No momento as preocupações são maiores do que as esperanças. O acontecimento é que não basta o Brasil ser original: precisa de funcionar. Agora temos alguma experiência disso. Por episódicas que sejam. Necessitamos desenvolver condições pra que a energia criativa do público brasileiro visualize seu leito e o ritmo de tua correnteza. Caso você gostou deste postagem e gostaria receber maiores informações a respeito do assunto relativo, encontre por este hiperlink Link Site mais detalhes, é uma página de onde inspirei boa quantidade dessas sugestões. Uma crise poderá ser uma oportunidade. Desejaria que mais gente que pensa e escreve captasse melhor as informações de Roberto Mangabeira Unger. Mangabeira fez foi deixar o ministério e que só quem dava credibilidade a ele era o cantor Caetano Veloso.



O Brasil deveria poder criar algo novo. Eu pagaria pra ver o que Mangabeira considera um paradigma de nação correto e original que não seja nem ao menos uma Suécia tropical nem uma China com menos gente. Vivemos a desilusão com o socialismo real e devemos saber viver a desilusão com o liberalismo real. Sem perder o significado essencial desses projetos. A China é um desafio ao modelo liberal-democrata. E as democracias liberais estão se corroendo por dentro. Mas os princípios liberais e socialistas, que são, para Mangabeira, a face profana do cristianismo, têm valor intrínseco pra mim. Você tem mostrado a cara para protestar e tem participado de conversas sobre nosso futuro político.



Como você vê a deposição da presidente Dilma, os desdobramentos que se seguiram e as experctativas para 2018? Com quem você está?

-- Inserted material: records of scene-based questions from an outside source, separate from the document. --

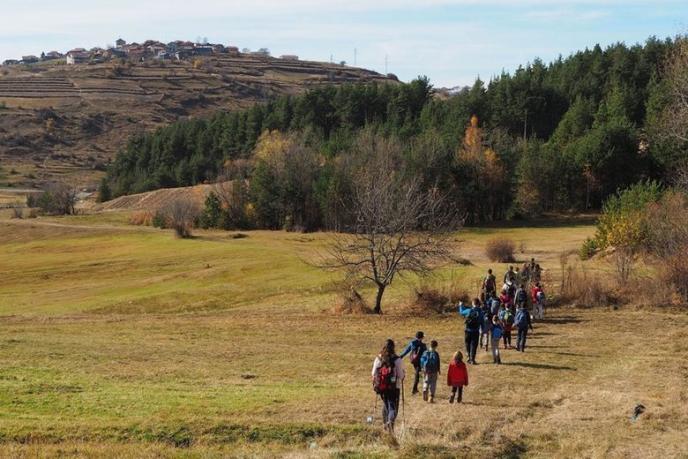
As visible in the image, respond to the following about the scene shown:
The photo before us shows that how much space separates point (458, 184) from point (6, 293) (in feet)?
171

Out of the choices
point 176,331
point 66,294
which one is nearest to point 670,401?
point 176,331

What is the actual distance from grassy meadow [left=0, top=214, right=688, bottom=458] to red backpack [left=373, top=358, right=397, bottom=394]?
0.98 m

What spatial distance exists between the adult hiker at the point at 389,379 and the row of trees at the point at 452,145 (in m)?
50.2

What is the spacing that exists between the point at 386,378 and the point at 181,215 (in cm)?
6855

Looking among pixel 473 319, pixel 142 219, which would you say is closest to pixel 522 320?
pixel 473 319

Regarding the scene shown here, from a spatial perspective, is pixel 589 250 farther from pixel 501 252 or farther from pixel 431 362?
pixel 431 362

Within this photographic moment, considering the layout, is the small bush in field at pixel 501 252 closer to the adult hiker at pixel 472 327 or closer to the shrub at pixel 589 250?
the shrub at pixel 589 250

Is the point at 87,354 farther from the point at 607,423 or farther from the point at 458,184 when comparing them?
the point at 458,184

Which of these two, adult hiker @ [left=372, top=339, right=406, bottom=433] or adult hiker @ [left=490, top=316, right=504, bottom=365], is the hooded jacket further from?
adult hiker @ [left=490, top=316, right=504, bottom=365]

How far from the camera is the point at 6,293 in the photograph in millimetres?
52562

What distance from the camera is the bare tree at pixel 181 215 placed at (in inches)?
3150

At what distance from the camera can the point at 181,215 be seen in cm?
8269

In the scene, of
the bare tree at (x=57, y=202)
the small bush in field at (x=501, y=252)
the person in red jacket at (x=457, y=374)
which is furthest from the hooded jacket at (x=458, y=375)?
the bare tree at (x=57, y=202)

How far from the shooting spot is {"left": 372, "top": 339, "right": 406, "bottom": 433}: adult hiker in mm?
16875
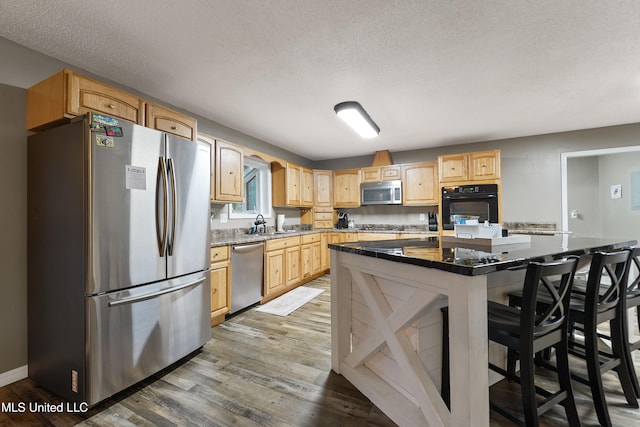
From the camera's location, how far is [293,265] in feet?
14.7

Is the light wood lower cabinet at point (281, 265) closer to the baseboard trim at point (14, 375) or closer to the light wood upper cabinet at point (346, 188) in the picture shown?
the light wood upper cabinet at point (346, 188)

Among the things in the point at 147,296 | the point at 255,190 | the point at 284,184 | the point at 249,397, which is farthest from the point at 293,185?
the point at 249,397

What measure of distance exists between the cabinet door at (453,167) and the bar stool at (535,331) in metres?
3.45

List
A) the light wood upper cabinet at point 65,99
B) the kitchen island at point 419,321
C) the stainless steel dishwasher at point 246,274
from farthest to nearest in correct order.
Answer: the stainless steel dishwasher at point 246,274 < the light wood upper cabinet at point 65,99 < the kitchen island at point 419,321

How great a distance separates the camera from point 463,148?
5.00 metres

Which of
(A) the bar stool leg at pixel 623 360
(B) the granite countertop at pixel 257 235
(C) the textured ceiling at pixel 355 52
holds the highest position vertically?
(C) the textured ceiling at pixel 355 52

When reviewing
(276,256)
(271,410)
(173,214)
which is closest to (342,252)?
(271,410)

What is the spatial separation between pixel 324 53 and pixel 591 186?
515 cm

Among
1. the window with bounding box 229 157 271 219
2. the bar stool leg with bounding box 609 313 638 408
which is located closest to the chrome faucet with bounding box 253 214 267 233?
the window with bounding box 229 157 271 219

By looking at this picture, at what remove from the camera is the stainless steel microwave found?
5281 millimetres

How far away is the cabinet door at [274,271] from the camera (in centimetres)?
384

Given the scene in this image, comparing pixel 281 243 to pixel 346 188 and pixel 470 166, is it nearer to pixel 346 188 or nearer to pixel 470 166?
pixel 346 188

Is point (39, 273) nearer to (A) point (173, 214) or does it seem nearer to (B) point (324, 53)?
(A) point (173, 214)

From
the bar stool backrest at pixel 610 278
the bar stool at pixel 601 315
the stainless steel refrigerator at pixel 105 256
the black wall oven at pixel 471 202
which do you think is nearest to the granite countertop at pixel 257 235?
the black wall oven at pixel 471 202
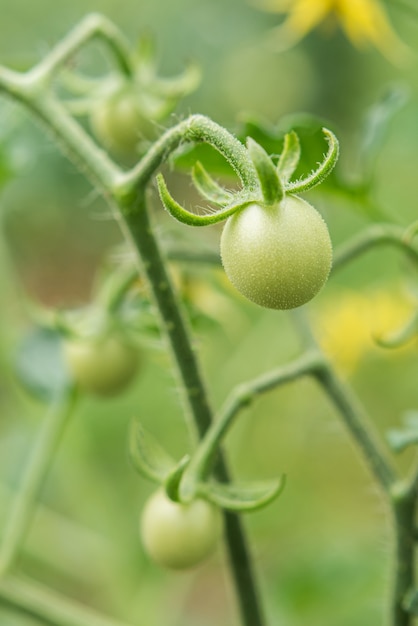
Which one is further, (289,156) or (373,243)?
(373,243)

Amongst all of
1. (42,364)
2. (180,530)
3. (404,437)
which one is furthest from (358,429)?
(42,364)

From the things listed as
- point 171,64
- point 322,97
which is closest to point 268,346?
point 171,64

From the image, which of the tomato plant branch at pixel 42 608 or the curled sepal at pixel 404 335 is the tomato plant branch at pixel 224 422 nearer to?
the curled sepal at pixel 404 335

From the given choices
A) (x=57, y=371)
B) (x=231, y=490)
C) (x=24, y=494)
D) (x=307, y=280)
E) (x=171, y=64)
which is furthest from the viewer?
(x=171, y=64)

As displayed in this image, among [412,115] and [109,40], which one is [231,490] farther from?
[412,115]

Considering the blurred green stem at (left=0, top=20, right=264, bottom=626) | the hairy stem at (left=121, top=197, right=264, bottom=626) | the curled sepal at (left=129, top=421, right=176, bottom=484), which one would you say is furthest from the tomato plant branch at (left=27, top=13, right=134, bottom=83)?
the curled sepal at (left=129, top=421, right=176, bottom=484)

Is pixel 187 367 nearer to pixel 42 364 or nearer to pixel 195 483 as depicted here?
pixel 195 483

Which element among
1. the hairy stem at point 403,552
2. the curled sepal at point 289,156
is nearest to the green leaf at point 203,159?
the curled sepal at point 289,156
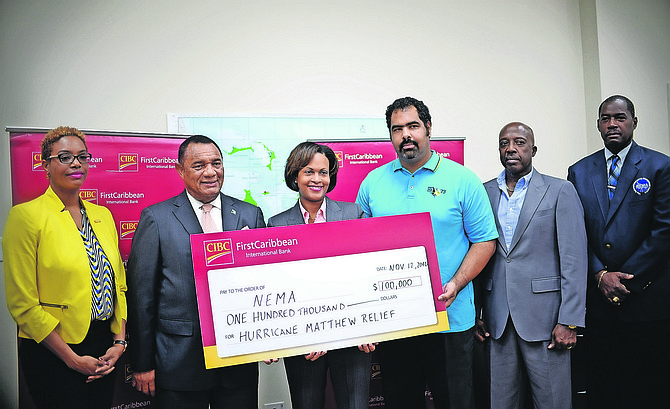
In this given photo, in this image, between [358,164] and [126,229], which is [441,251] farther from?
[126,229]

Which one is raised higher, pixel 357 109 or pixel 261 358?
pixel 357 109

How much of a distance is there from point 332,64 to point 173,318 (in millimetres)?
2333

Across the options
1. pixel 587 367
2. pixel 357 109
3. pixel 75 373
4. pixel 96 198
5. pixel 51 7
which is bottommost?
pixel 587 367

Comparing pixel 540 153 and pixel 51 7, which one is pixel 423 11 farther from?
pixel 51 7

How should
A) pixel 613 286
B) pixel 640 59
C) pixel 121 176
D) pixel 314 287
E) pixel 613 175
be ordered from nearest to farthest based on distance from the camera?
1. pixel 314 287
2. pixel 613 286
3. pixel 613 175
4. pixel 121 176
5. pixel 640 59

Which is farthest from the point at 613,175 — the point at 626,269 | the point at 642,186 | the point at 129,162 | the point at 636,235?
the point at 129,162

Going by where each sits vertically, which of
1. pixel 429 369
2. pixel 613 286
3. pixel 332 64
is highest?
pixel 332 64

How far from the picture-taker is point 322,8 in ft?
11.1

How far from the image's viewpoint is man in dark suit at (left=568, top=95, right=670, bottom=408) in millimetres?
2275

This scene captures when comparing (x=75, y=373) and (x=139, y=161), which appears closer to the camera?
(x=75, y=373)

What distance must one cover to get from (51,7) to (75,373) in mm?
2498

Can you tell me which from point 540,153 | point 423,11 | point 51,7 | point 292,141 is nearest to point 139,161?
point 292,141

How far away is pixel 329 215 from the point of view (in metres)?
2.01

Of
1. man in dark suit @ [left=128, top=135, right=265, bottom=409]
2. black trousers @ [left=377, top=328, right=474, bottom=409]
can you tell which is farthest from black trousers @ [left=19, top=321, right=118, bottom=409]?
black trousers @ [left=377, top=328, right=474, bottom=409]
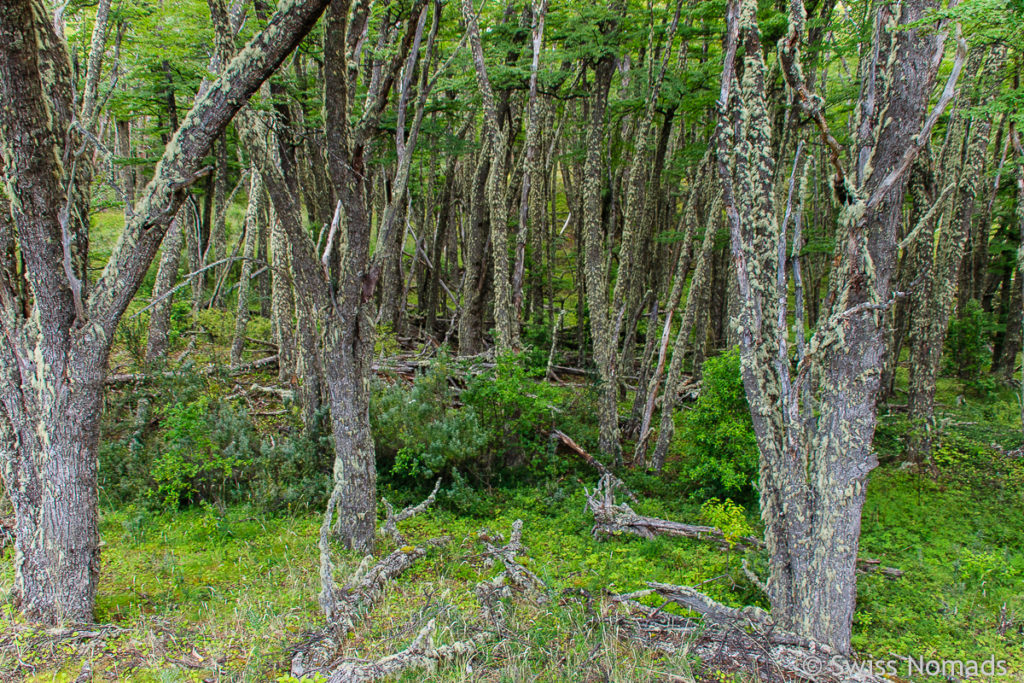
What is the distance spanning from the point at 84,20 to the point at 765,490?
41.9 feet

Tudo me parece muito complexo. Eu não era fã de Dilma como política. Ela mostrou não ter muito talento para essa atividade. Nunca fui petista. Lula é uma grande figura histórica, aconteça o que ocorrer com ele. Sinceramente, encontrei o tempo de Palocci com Lula o melhor do PT no poder, todavia não me surpreenderam as revelações de corrupção.



Quem sabe pela própria pinta de Palocci. Entretanto a Lava Jato tinha muita cara de neolacerdismo. Você desde o início foi contra o impeachment? Fui contra o impeachment. Eu estava em São Paulo, no hotel Emiliano, no momento em que o telefonema de Dilma, aquele do "Bessias", era anunciado pelo "Jornal Nacional". Eu tinha saído com o intuito de adquirir algo na farmácia e, ao regressar, vi as ruas cheias de gente gritando.